Ataları yaklaşık 300 yıl önce Yukarı Nil'den, Batı Sudan'dan, Libya'nın güneyinden ve Afrika'nın başka bölgelerinden köle tacirlerince toplanıp getirildi. Osmanlı saraylarında hanedan mensuplarıyla saltanat sürdüler. Aynı zenginliği, aynı debdebeyi, aynı kaderi paylaştılar. Onların bugün özellikle Ege bölgesi'ndeki köylerde yaşayan torunları da dar gelirli diğer türk vatandaşlarıyla aynı kaderi paylaşıyorlar. Türkiye'nin en iyi bilim dergilerinden Focus, temmuz sayısında Türkiye'deki zencilerin tarihini araştırdı.

Bugün Edirne'den Van'a kadar tüm ülkede vazgeçilmez bir tutku haline gelen futbol sayesinde Afrika'dan birçok siyahi futbolcu Türkiye'ye geliyor. Bazılarını zorla Türk vatandaşı bile yapıyoruz. Oysa Türkiye'de yüzyıllar öncesinde de zenciler yaşıyordu, şimdi de yaşıyor.

Kökleri Sudan'a, Yukarı Nil vadilerine, Libya'ya, Arabistan'a uzanan bu insanlar, kendi geçmişlerinden habersiz yaşamlarını sürdürüyorlar. Ataları, yüzlerce yıl önce köle tacirlerince topraklarından koparıllmış olan Türkiye'deki zencilerin bugünkü sayısı tam tespit edilememiş durumda.

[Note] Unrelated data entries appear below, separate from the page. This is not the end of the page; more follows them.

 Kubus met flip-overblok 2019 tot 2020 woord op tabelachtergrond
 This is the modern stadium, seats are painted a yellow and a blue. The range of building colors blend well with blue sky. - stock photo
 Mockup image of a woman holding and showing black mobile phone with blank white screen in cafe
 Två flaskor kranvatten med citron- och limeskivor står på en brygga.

Amerikalı yazar Alex Halley'in eseri ‘‘Kökler’’ televizyon dizisi haline getirildiğinde tüm dünyada duygu fırtınaları estirmişti. Çünkü bu eser, tam 12 yıllık bir çalışmanın meyvesiydi. Ünlü yazar, kilometrelerce yol kat edip, binlerce belgeyi inceledikten sonra eserini ortaya çıkarmıştı.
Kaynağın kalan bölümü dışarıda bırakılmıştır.